• _GIVEN EXERCISE 1_
Translate this sentence from the Jacob Ben-Ami biography into Spanish: "Welded closed after three weeks and 24 performances."
• _GIVEN EXERCISE 2_
In the Jacob Ben-Ami biography, reproduce word for word the stretch from "He had much" through "and 24 performances.".

• _DOCUMENT PASSAGE_
>> begin

Jacob Ben-Ami (November 23 or December 23, 1890, Minsk, Russian Empire – July 2, 1977, New York City, New York, United States) was a noted Belarusian-born Jewish stage actor who performed equally well in Yiddish and English.

Biography
Ben-Ami was born in 1890 and grew up in Russia, performing in various acting troupes, before emigrating to the United States in 1912. He had a long and distinguished international career, including acting in, staging and directing a number of Broadway plays. In 1918, he founded or co-founded the Jewish Art Theatre.

Ben-Ami's first English-language production was the 1920 Broadway play Samson and Delilah. According to biographer Alan Gansberg in Little Caesar: A Biography of Edward G. Robinson, Ben-Ami earned fellow cast member Robinson's disdain by allegedly trying to upstage the other actors and overacting. Both the play and Ben-Ami, however, were hits. In her 1921 review of the production, Dorothy Parker proclaimed him "one of the greatest actors on the stage today." He was also lauded by John Barrymore ("inspired"), The New York Times and Alexander Woollcott ("the cocktail question of the year was 'Ben-Ami or not Ben-Ami'"), among others.

He had much less success in Eugene O'Neill's 1924 play Welded, in which he starred. Among other problems, the style of play did not suit Ben-Ami, and he had a thick accent. Welded closed after three weeks and 24 performances.

>> end

• _Dataset entries_
>> begin

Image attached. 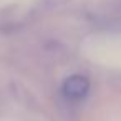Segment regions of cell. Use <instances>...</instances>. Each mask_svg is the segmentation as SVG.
<instances>
[{
    "label": "cell",
    "instance_id": "1",
    "mask_svg": "<svg viewBox=\"0 0 121 121\" xmlns=\"http://www.w3.org/2000/svg\"><path fill=\"white\" fill-rule=\"evenodd\" d=\"M88 90H90V81H88V78H85L81 75L70 76L63 83V93L71 99H81L83 96H86Z\"/></svg>",
    "mask_w": 121,
    "mask_h": 121
}]
</instances>
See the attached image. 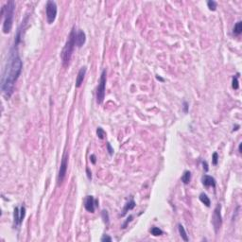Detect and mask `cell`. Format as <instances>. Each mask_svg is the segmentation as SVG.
<instances>
[{
	"label": "cell",
	"mask_w": 242,
	"mask_h": 242,
	"mask_svg": "<svg viewBox=\"0 0 242 242\" xmlns=\"http://www.w3.org/2000/svg\"><path fill=\"white\" fill-rule=\"evenodd\" d=\"M238 76H239V74H237L236 76L233 77V79H232V87L234 90H237L238 88H239V83H238Z\"/></svg>",
	"instance_id": "d6986e66"
},
{
	"label": "cell",
	"mask_w": 242,
	"mask_h": 242,
	"mask_svg": "<svg viewBox=\"0 0 242 242\" xmlns=\"http://www.w3.org/2000/svg\"><path fill=\"white\" fill-rule=\"evenodd\" d=\"M14 10H15V3L12 0H10L3 6L1 10V15L3 16V32L8 34L12 28Z\"/></svg>",
	"instance_id": "7a4b0ae2"
},
{
	"label": "cell",
	"mask_w": 242,
	"mask_h": 242,
	"mask_svg": "<svg viewBox=\"0 0 242 242\" xmlns=\"http://www.w3.org/2000/svg\"><path fill=\"white\" fill-rule=\"evenodd\" d=\"M238 150H239V152H241V143L239 144V147H238Z\"/></svg>",
	"instance_id": "1f68e13d"
},
{
	"label": "cell",
	"mask_w": 242,
	"mask_h": 242,
	"mask_svg": "<svg viewBox=\"0 0 242 242\" xmlns=\"http://www.w3.org/2000/svg\"><path fill=\"white\" fill-rule=\"evenodd\" d=\"M86 172H87V177L89 180H92V172H90L89 168H86Z\"/></svg>",
	"instance_id": "f1b7e54d"
},
{
	"label": "cell",
	"mask_w": 242,
	"mask_h": 242,
	"mask_svg": "<svg viewBox=\"0 0 242 242\" xmlns=\"http://www.w3.org/2000/svg\"><path fill=\"white\" fill-rule=\"evenodd\" d=\"M157 79H159V81H164V79H162V78H160V77H158V76H157Z\"/></svg>",
	"instance_id": "4dcf8cb0"
},
{
	"label": "cell",
	"mask_w": 242,
	"mask_h": 242,
	"mask_svg": "<svg viewBox=\"0 0 242 242\" xmlns=\"http://www.w3.org/2000/svg\"><path fill=\"white\" fill-rule=\"evenodd\" d=\"M67 168H68V154L64 152L63 156L62 158V162H61L59 173H58V185H61L63 182L64 178L66 176L67 172Z\"/></svg>",
	"instance_id": "8992f818"
},
{
	"label": "cell",
	"mask_w": 242,
	"mask_h": 242,
	"mask_svg": "<svg viewBox=\"0 0 242 242\" xmlns=\"http://www.w3.org/2000/svg\"><path fill=\"white\" fill-rule=\"evenodd\" d=\"M76 35H77V30L76 28H73L70 32L69 36H68V40L66 41V44L64 46V48L62 51V61L63 64L64 66H67L70 63V60L72 58V54H73L74 48L76 46Z\"/></svg>",
	"instance_id": "3957f363"
},
{
	"label": "cell",
	"mask_w": 242,
	"mask_h": 242,
	"mask_svg": "<svg viewBox=\"0 0 242 242\" xmlns=\"http://www.w3.org/2000/svg\"><path fill=\"white\" fill-rule=\"evenodd\" d=\"M201 183H203V185L206 187H216V180L213 178L212 176H209V175H203L201 177Z\"/></svg>",
	"instance_id": "8fae6325"
},
{
	"label": "cell",
	"mask_w": 242,
	"mask_h": 242,
	"mask_svg": "<svg viewBox=\"0 0 242 242\" xmlns=\"http://www.w3.org/2000/svg\"><path fill=\"white\" fill-rule=\"evenodd\" d=\"M188 103H187L186 101L183 102V111H185V113H187L188 112Z\"/></svg>",
	"instance_id": "83f0119b"
},
{
	"label": "cell",
	"mask_w": 242,
	"mask_h": 242,
	"mask_svg": "<svg viewBox=\"0 0 242 242\" xmlns=\"http://www.w3.org/2000/svg\"><path fill=\"white\" fill-rule=\"evenodd\" d=\"M219 163V155L216 152H214L213 154V157H212V164L214 165H216Z\"/></svg>",
	"instance_id": "603a6c76"
},
{
	"label": "cell",
	"mask_w": 242,
	"mask_h": 242,
	"mask_svg": "<svg viewBox=\"0 0 242 242\" xmlns=\"http://www.w3.org/2000/svg\"><path fill=\"white\" fill-rule=\"evenodd\" d=\"M150 234H152L154 236H162V234H164L163 230H161L160 228H158V227H152L150 230Z\"/></svg>",
	"instance_id": "ac0fdd59"
},
{
	"label": "cell",
	"mask_w": 242,
	"mask_h": 242,
	"mask_svg": "<svg viewBox=\"0 0 242 242\" xmlns=\"http://www.w3.org/2000/svg\"><path fill=\"white\" fill-rule=\"evenodd\" d=\"M86 42V35L82 30H77V35H76V46L81 48Z\"/></svg>",
	"instance_id": "9c48e42d"
},
{
	"label": "cell",
	"mask_w": 242,
	"mask_h": 242,
	"mask_svg": "<svg viewBox=\"0 0 242 242\" xmlns=\"http://www.w3.org/2000/svg\"><path fill=\"white\" fill-rule=\"evenodd\" d=\"M220 209H221L220 204L216 205V207L214 210V214H213V218H212V223H213V226H214L216 233L219 232V230L220 229V227L222 225V218H221V213H220Z\"/></svg>",
	"instance_id": "52a82bcc"
},
{
	"label": "cell",
	"mask_w": 242,
	"mask_h": 242,
	"mask_svg": "<svg viewBox=\"0 0 242 242\" xmlns=\"http://www.w3.org/2000/svg\"><path fill=\"white\" fill-rule=\"evenodd\" d=\"M101 216H102V219H103V221L108 224L109 223V214H108V211L107 210H103L101 213Z\"/></svg>",
	"instance_id": "7402d4cb"
},
{
	"label": "cell",
	"mask_w": 242,
	"mask_h": 242,
	"mask_svg": "<svg viewBox=\"0 0 242 242\" xmlns=\"http://www.w3.org/2000/svg\"><path fill=\"white\" fill-rule=\"evenodd\" d=\"M106 81H107V73L106 70L104 69L102 71L101 75H100V79L99 83L97 85V94H96V99H97V103L101 104L105 97V89H106Z\"/></svg>",
	"instance_id": "277c9868"
},
{
	"label": "cell",
	"mask_w": 242,
	"mask_h": 242,
	"mask_svg": "<svg viewBox=\"0 0 242 242\" xmlns=\"http://www.w3.org/2000/svg\"><path fill=\"white\" fill-rule=\"evenodd\" d=\"M101 240L102 242H104V241H109V242H111L112 241V237H110L109 236H107V234H104V236L101 237Z\"/></svg>",
	"instance_id": "d4e9b609"
},
{
	"label": "cell",
	"mask_w": 242,
	"mask_h": 242,
	"mask_svg": "<svg viewBox=\"0 0 242 242\" xmlns=\"http://www.w3.org/2000/svg\"><path fill=\"white\" fill-rule=\"evenodd\" d=\"M203 169L205 171H208V165L206 162H203Z\"/></svg>",
	"instance_id": "f546056e"
},
{
	"label": "cell",
	"mask_w": 242,
	"mask_h": 242,
	"mask_svg": "<svg viewBox=\"0 0 242 242\" xmlns=\"http://www.w3.org/2000/svg\"><path fill=\"white\" fill-rule=\"evenodd\" d=\"M13 219H14V226L18 228L21 223H22V219H21V215H20V209L18 207L14 208V213H13Z\"/></svg>",
	"instance_id": "7c38bea8"
},
{
	"label": "cell",
	"mask_w": 242,
	"mask_h": 242,
	"mask_svg": "<svg viewBox=\"0 0 242 242\" xmlns=\"http://www.w3.org/2000/svg\"><path fill=\"white\" fill-rule=\"evenodd\" d=\"M57 12H58V7L56 2L52 1V0H49V1L46 2V21H48V24L54 23L57 16Z\"/></svg>",
	"instance_id": "5b68a950"
},
{
	"label": "cell",
	"mask_w": 242,
	"mask_h": 242,
	"mask_svg": "<svg viewBox=\"0 0 242 242\" xmlns=\"http://www.w3.org/2000/svg\"><path fill=\"white\" fill-rule=\"evenodd\" d=\"M200 201L203 203V204L206 205L207 207H210V205H211V201H210V199L208 198V196L206 194H204V193H201L200 195Z\"/></svg>",
	"instance_id": "2e32d148"
},
{
	"label": "cell",
	"mask_w": 242,
	"mask_h": 242,
	"mask_svg": "<svg viewBox=\"0 0 242 242\" xmlns=\"http://www.w3.org/2000/svg\"><path fill=\"white\" fill-rule=\"evenodd\" d=\"M86 72H87V68L85 66L81 67V69H79V73L77 75V78H76V87L79 88L82 84V82H83V79L85 78V75H86Z\"/></svg>",
	"instance_id": "30bf717a"
},
{
	"label": "cell",
	"mask_w": 242,
	"mask_h": 242,
	"mask_svg": "<svg viewBox=\"0 0 242 242\" xmlns=\"http://www.w3.org/2000/svg\"><path fill=\"white\" fill-rule=\"evenodd\" d=\"M97 206V201L93 196H87L84 199V208L90 213H94Z\"/></svg>",
	"instance_id": "ba28073f"
},
{
	"label": "cell",
	"mask_w": 242,
	"mask_h": 242,
	"mask_svg": "<svg viewBox=\"0 0 242 242\" xmlns=\"http://www.w3.org/2000/svg\"><path fill=\"white\" fill-rule=\"evenodd\" d=\"M181 180H182V182L185 183V185H188V183H190V181H191V172L189 170L185 171V173L183 174Z\"/></svg>",
	"instance_id": "9a60e30c"
},
{
	"label": "cell",
	"mask_w": 242,
	"mask_h": 242,
	"mask_svg": "<svg viewBox=\"0 0 242 242\" xmlns=\"http://www.w3.org/2000/svg\"><path fill=\"white\" fill-rule=\"evenodd\" d=\"M16 48L17 46L13 45L12 48L10 49V57L7 61L5 70L2 75L1 90L3 95L6 97H10L13 94L14 85H15V82L19 78L23 68V62L18 54Z\"/></svg>",
	"instance_id": "6da1fadb"
},
{
	"label": "cell",
	"mask_w": 242,
	"mask_h": 242,
	"mask_svg": "<svg viewBox=\"0 0 242 242\" xmlns=\"http://www.w3.org/2000/svg\"><path fill=\"white\" fill-rule=\"evenodd\" d=\"M134 207H135V201H133V200L129 201L128 203H126L125 207H124V209H123V213L121 214V216H124L129 210H132V209H133Z\"/></svg>",
	"instance_id": "4fadbf2b"
},
{
	"label": "cell",
	"mask_w": 242,
	"mask_h": 242,
	"mask_svg": "<svg viewBox=\"0 0 242 242\" xmlns=\"http://www.w3.org/2000/svg\"><path fill=\"white\" fill-rule=\"evenodd\" d=\"M97 135L99 137V139H104L105 138V135H106V132L105 131L101 128V127H99L97 129Z\"/></svg>",
	"instance_id": "ffe728a7"
},
{
	"label": "cell",
	"mask_w": 242,
	"mask_h": 242,
	"mask_svg": "<svg viewBox=\"0 0 242 242\" xmlns=\"http://www.w3.org/2000/svg\"><path fill=\"white\" fill-rule=\"evenodd\" d=\"M207 6H208L209 10H216V6H218V3H216V1H214V0H209V1L207 2Z\"/></svg>",
	"instance_id": "44dd1931"
},
{
	"label": "cell",
	"mask_w": 242,
	"mask_h": 242,
	"mask_svg": "<svg viewBox=\"0 0 242 242\" xmlns=\"http://www.w3.org/2000/svg\"><path fill=\"white\" fill-rule=\"evenodd\" d=\"M132 216H130L129 218L127 219V220H126V222H125L124 224H123V226H122V228H123V229H124V228H126V226H127V224H128L129 222H131V221H132Z\"/></svg>",
	"instance_id": "484cf974"
},
{
	"label": "cell",
	"mask_w": 242,
	"mask_h": 242,
	"mask_svg": "<svg viewBox=\"0 0 242 242\" xmlns=\"http://www.w3.org/2000/svg\"><path fill=\"white\" fill-rule=\"evenodd\" d=\"M107 150H108V152H109L110 155H113L114 154V149L111 147V144L110 143H107Z\"/></svg>",
	"instance_id": "cb8c5ba5"
},
{
	"label": "cell",
	"mask_w": 242,
	"mask_h": 242,
	"mask_svg": "<svg viewBox=\"0 0 242 242\" xmlns=\"http://www.w3.org/2000/svg\"><path fill=\"white\" fill-rule=\"evenodd\" d=\"M178 230H179V234H180L181 237H182L185 241H188L189 238L187 236V233L185 229V227H183L182 224H178Z\"/></svg>",
	"instance_id": "5bb4252c"
},
{
	"label": "cell",
	"mask_w": 242,
	"mask_h": 242,
	"mask_svg": "<svg viewBox=\"0 0 242 242\" xmlns=\"http://www.w3.org/2000/svg\"><path fill=\"white\" fill-rule=\"evenodd\" d=\"M90 161H91V163L95 165L96 162H97V157L95 154H92L91 156H90Z\"/></svg>",
	"instance_id": "4316f807"
},
{
	"label": "cell",
	"mask_w": 242,
	"mask_h": 242,
	"mask_svg": "<svg viewBox=\"0 0 242 242\" xmlns=\"http://www.w3.org/2000/svg\"><path fill=\"white\" fill-rule=\"evenodd\" d=\"M241 32H242V22L241 21H238L233 28V33L234 35H240Z\"/></svg>",
	"instance_id": "e0dca14e"
}]
</instances>
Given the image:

>> end

• _RIGHT ANSWER 1_
Welded cerró después de tres semanas y 24 funciones.

• _RIGHT ANSWER 2_
He had much less success in Eugene O'Neill's 1924 play Welded, in which he starred. Among other problems, the style of play did not suit Ben-Ami, and he had a thick accent. Welded closed after three weeks and 24 performances.